- **Requirement**
Could you carry over the records from the line containing "Given the image, does" through the end of the records, keeping everything in them but the pictures, and add 105 to each point coordinate and each distance figure given in the answers?

Collection entries
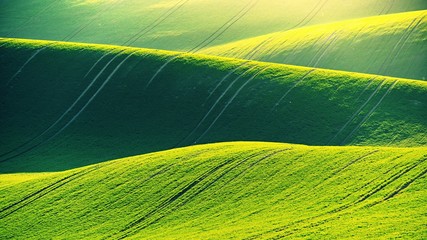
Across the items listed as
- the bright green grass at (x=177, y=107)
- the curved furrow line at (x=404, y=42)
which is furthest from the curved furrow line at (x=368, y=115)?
the curved furrow line at (x=404, y=42)

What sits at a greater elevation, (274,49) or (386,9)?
(386,9)

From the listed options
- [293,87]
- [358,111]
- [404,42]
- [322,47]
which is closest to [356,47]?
[322,47]

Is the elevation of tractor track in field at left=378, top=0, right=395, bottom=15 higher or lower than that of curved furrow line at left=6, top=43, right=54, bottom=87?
lower

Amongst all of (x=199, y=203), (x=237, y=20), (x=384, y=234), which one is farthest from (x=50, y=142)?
(x=237, y=20)

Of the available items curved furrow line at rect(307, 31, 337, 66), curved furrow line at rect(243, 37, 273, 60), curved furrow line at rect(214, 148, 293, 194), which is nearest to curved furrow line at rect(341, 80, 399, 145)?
curved furrow line at rect(214, 148, 293, 194)

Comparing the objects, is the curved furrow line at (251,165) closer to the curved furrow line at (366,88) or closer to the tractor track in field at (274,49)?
the curved furrow line at (366,88)

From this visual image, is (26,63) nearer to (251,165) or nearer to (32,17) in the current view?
(32,17)

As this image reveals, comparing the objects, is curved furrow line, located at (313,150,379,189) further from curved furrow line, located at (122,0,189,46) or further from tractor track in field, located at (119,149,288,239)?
curved furrow line, located at (122,0,189,46)
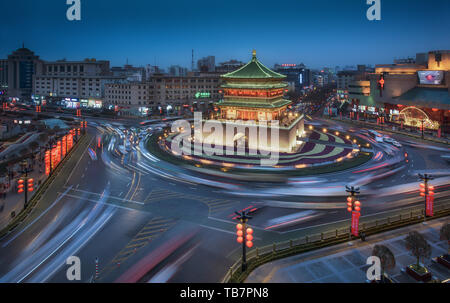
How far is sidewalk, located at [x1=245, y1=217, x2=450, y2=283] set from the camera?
57.5 feet

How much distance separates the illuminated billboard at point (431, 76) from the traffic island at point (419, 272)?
71899 millimetres

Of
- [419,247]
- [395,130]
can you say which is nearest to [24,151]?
[419,247]

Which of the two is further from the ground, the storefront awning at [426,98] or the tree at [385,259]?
the storefront awning at [426,98]

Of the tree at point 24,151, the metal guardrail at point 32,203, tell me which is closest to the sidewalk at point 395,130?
the metal guardrail at point 32,203

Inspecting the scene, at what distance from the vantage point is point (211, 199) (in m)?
30.5

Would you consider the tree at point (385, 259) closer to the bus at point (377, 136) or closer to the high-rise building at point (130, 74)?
the bus at point (377, 136)

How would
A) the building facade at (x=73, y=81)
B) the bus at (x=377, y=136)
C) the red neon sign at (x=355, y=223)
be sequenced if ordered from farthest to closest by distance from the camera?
the building facade at (x=73, y=81)
the bus at (x=377, y=136)
the red neon sign at (x=355, y=223)

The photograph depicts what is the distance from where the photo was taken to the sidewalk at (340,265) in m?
17.5

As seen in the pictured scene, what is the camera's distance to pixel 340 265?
18.8 metres

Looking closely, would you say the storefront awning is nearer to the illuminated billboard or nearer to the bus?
the illuminated billboard

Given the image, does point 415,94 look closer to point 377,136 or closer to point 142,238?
point 377,136

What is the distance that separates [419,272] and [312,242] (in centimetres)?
627
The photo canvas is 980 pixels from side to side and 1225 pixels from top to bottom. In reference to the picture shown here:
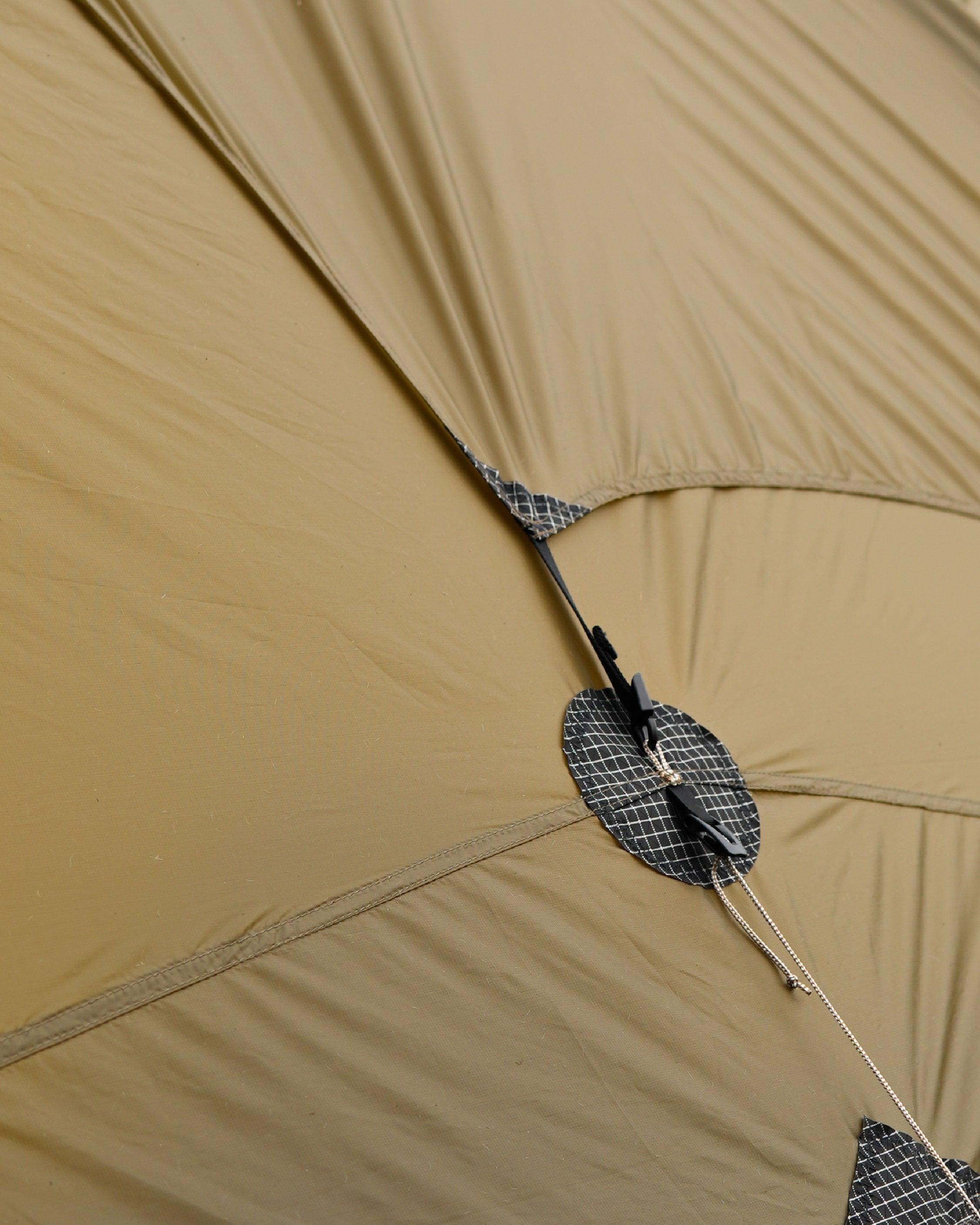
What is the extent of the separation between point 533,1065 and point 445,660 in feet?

- **Result of this task**
Given the image, does point 415,94 look closer to point 377,136 or closer to point 142,238?
point 482,241

What is the distance that separates [419,272] and [312,242] (in centimetres)?
732
The photo canvas is 980 pixels from side to side and 1225 pixels from top to bottom. In reference to the picture shown here:
What is the extent of the separation between point 533,1065 and point 445,660 in feet?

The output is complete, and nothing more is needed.